* _TASK REQUIREMENTS_
[A] Answer these questions about the Joshua tree passage, one line each:
(i) At what range of elevations does the Joshua tree grow?
(ii) How long can it live?
(iii) How tall must it be before it starts to produce flowers?
[B] Repeat word for word the part of the Joshua tree passage that opens with the words containing "It is only after" and closes with "each new branchlet.".
[C] Write the next part of the Joshua tree passage, picking up after its last sentence.

* _PROVIDED TEXT_
++++++++
This tree — the Joshua tree, to use its common name — has the Mojave desert — in the states of Arizona, Utah, California, Nevada— as its habitat: at elevations ranging between 600 and 1 800 m (2 000-6 000 ft). It towers over a shrub canopy that usually also includes sagebrush, blackbrush, Mojave yucca, buckwheat and creosote bushes.
The Joshua tree somewhat resembles a genealogical tree, with branches springing perpendicularly to the trunk and to one another. There are no tree rings, but a spongy pulp material instead. The plant grows from a seed or from a rhyzome of an earlier existing tree. The growth rate is astonishingly slow, 10-20 cm (4-8 in) the first year, only 10 cm (4 in) in subsequent years. It can live up to three centuries. 
It is only after the plant has grown 25-30 cm (10-12 in) that it develops its narrow, sword-shaped pointed leaves. As for the flowers, the tree has to reach 2-3 m  (8-10 ft) before it starts to produce them. In early spring, the stalk is covered with green pods, with 7-9 buds in grouped clusters on each new branchlet.
++++++++
* _SUPPLIED RECORDS_
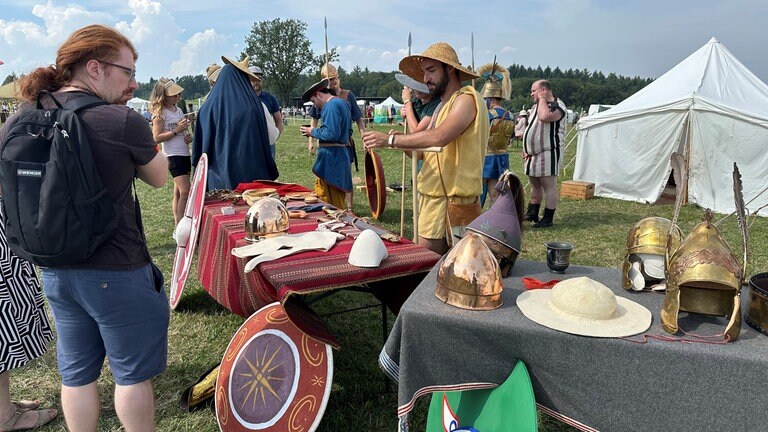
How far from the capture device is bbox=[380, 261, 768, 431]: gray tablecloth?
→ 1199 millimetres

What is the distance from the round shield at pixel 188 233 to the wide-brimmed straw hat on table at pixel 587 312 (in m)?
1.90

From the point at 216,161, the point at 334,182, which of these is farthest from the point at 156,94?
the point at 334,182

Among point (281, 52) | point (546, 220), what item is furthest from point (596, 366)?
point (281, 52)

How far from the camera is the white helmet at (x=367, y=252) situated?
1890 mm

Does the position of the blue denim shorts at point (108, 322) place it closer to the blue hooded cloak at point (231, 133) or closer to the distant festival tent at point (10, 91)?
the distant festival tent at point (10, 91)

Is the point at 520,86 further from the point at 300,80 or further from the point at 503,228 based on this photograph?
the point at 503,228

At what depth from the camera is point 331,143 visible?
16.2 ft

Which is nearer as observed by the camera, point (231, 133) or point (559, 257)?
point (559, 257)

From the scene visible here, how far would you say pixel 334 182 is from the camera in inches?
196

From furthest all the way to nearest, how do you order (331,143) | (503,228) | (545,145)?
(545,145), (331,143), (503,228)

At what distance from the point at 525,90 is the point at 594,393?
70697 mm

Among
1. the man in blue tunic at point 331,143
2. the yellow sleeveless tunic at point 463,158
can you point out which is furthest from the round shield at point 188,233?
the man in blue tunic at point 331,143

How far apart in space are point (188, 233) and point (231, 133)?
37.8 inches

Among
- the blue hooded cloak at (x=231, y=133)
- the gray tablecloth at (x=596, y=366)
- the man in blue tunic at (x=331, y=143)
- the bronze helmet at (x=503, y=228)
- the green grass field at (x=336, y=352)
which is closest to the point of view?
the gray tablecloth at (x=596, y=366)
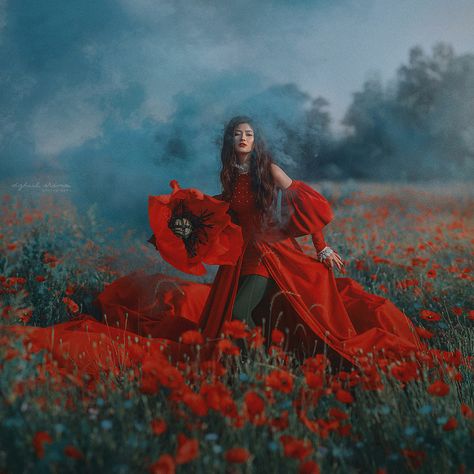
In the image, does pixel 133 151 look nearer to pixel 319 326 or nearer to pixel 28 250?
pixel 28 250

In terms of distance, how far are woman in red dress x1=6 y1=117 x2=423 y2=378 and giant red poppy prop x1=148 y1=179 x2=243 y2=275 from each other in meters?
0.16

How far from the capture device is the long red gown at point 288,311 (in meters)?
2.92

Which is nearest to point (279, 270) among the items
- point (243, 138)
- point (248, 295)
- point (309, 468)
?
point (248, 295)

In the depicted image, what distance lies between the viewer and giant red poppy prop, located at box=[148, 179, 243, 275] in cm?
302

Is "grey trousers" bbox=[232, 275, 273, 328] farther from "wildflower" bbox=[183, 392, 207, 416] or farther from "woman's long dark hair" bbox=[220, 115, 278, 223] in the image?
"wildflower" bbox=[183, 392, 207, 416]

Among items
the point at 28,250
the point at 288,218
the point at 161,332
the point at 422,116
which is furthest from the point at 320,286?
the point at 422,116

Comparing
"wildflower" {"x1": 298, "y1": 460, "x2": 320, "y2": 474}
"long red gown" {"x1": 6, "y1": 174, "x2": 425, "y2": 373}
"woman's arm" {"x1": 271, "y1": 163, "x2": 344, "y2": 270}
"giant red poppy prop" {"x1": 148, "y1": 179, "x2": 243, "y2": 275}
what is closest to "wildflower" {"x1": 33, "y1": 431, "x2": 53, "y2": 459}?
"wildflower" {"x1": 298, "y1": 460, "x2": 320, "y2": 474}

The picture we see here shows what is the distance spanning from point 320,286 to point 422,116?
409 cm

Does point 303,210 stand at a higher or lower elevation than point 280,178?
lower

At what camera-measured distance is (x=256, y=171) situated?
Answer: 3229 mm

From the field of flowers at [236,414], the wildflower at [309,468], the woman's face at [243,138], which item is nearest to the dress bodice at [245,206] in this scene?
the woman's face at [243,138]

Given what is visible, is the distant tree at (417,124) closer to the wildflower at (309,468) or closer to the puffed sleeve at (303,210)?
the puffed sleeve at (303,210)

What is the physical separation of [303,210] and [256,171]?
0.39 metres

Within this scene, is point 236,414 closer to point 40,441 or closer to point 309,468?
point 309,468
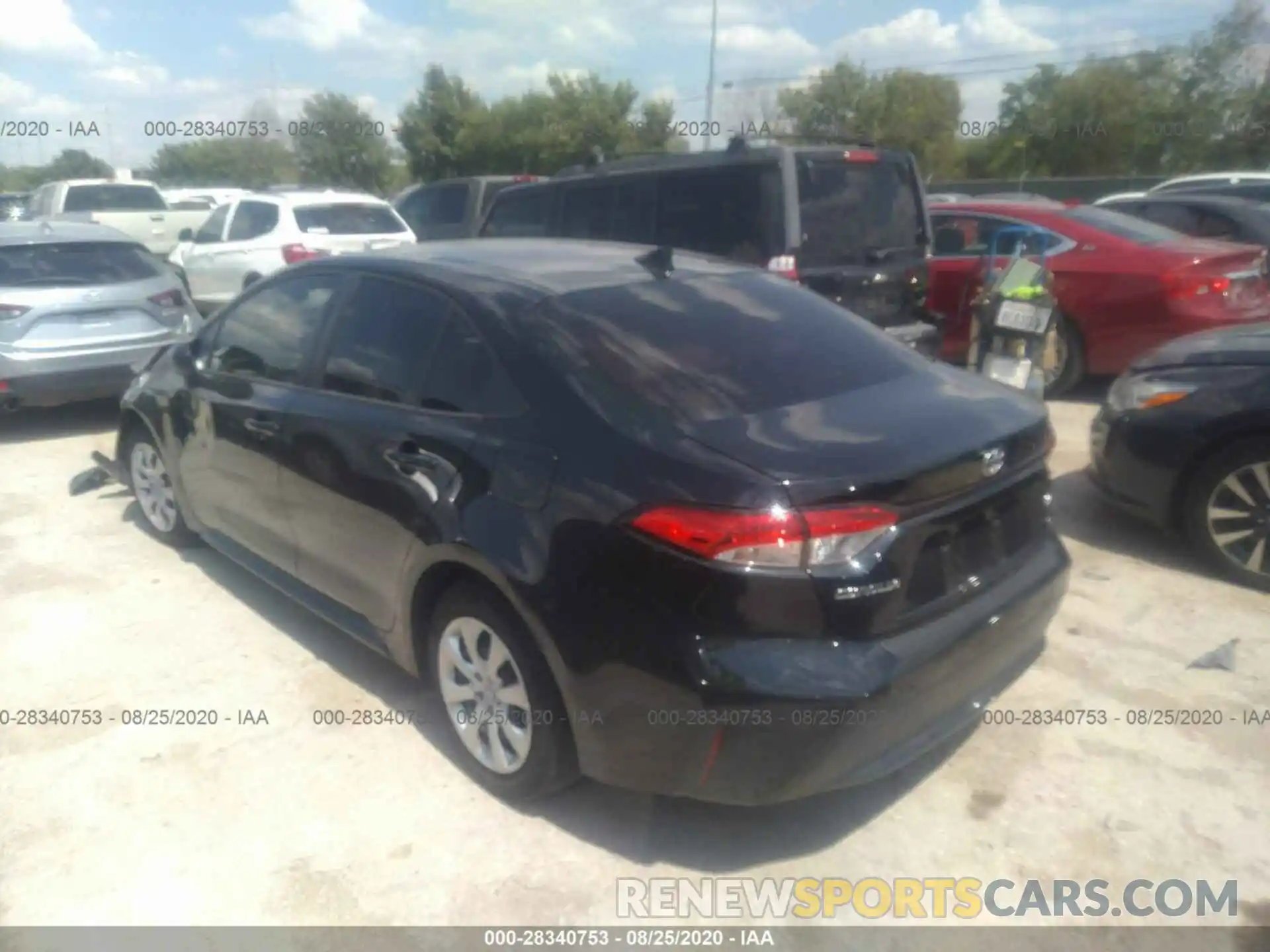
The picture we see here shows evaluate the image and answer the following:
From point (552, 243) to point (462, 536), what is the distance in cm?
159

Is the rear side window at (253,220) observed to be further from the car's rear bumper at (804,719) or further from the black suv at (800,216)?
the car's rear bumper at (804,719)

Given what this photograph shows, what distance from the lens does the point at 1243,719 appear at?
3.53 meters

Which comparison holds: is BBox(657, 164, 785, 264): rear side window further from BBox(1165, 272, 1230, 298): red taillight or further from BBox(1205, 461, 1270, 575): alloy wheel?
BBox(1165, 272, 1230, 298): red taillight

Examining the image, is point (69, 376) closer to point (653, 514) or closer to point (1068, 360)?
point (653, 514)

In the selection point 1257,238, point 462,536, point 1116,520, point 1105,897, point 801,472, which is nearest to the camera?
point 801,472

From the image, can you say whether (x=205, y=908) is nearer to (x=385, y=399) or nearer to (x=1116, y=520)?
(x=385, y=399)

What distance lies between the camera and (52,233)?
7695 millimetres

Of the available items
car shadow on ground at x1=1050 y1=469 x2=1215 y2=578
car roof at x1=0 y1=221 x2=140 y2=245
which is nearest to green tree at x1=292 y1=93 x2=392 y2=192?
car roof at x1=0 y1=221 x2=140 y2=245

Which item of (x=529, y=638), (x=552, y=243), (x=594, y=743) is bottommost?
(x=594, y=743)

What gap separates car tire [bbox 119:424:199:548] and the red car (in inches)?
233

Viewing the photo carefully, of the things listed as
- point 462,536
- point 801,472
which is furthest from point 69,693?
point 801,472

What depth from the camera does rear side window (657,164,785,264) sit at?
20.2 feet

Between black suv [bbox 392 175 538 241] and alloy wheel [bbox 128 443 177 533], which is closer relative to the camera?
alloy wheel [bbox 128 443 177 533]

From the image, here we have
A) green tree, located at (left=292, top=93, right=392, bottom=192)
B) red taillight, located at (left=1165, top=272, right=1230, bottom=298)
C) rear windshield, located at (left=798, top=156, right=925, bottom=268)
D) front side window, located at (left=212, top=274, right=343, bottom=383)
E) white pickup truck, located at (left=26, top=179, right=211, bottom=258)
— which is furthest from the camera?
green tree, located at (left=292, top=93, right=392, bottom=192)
++++++++
* _ANSWER SECTION_
[A]
(i) Between 600 and 1 800 m (2 000-6 000 ft).
(ii) Up to three centuries.
(iii) 2-3 m (8-10 ft).

[B]
It is only after the plant has grown 25-30 cm (10-12 in) that it develops its narrow, sword-shaped pointed leaves. As for the flowers, the tree has to reach 2-3 m  (8-10 ft) before it starts to produce them. In early spring, the stalk is covered with green pods, with 7-9 buds in grouped clusters on each new branchlet.

[C]
Inflorescences appear once or twice every year, rarely on the same branch. The white flowers, usually visible from the end of February until April, have partially opened petals. Flowering depends on earlier rainfall and on a cold winter. 
Yucca brevifolia is remarkable for its symbiotic relationship with its pollinator, a tiny white moth, Pronuba tegeticula synthetica. The moth collects the sticky pollen, gathers it into a ball that it deposits, together with its own eggs, into the pistil.
On a souvent besoin d’un plus petit que soi, according to La Fontaine, a French seventeenth-century writer : ‟one often needs someone smaller than oneself.‟ The smaller entity can make you live and be prosperous, as is the case with the Joshua tree — or with the microbiome in our guts. It can also kill you, as with pathogenic bacteria. Or, among plants, Ponderosa pines infested and killed by Dendroctonus ponderosae, a beetle whose larvae devastate those incredibly handsome trees — a blight currently affectng them along the entire ranges of the Sierras and the Rocky mountains, from Canada to Southern Colorado and California.
Why the name Joshua tree? It was thus named, allegedly, by Mormons during the nineteenth century. The name, Joshua tree, is out of the Bible. The biblical reference is very American: for two main reasons, the religiosity of the people; their anti-elitist distrust of a high-brow education, in the European style, high on Greek and Roman antiquity. Hence, to Americans — to Europeans much less — the Bible is both a sacred and a standard reference book. The name of the Joshua tree, together with the swearing-in procedure at a trial, Congress committee hearing, or with a new President, is a reminder.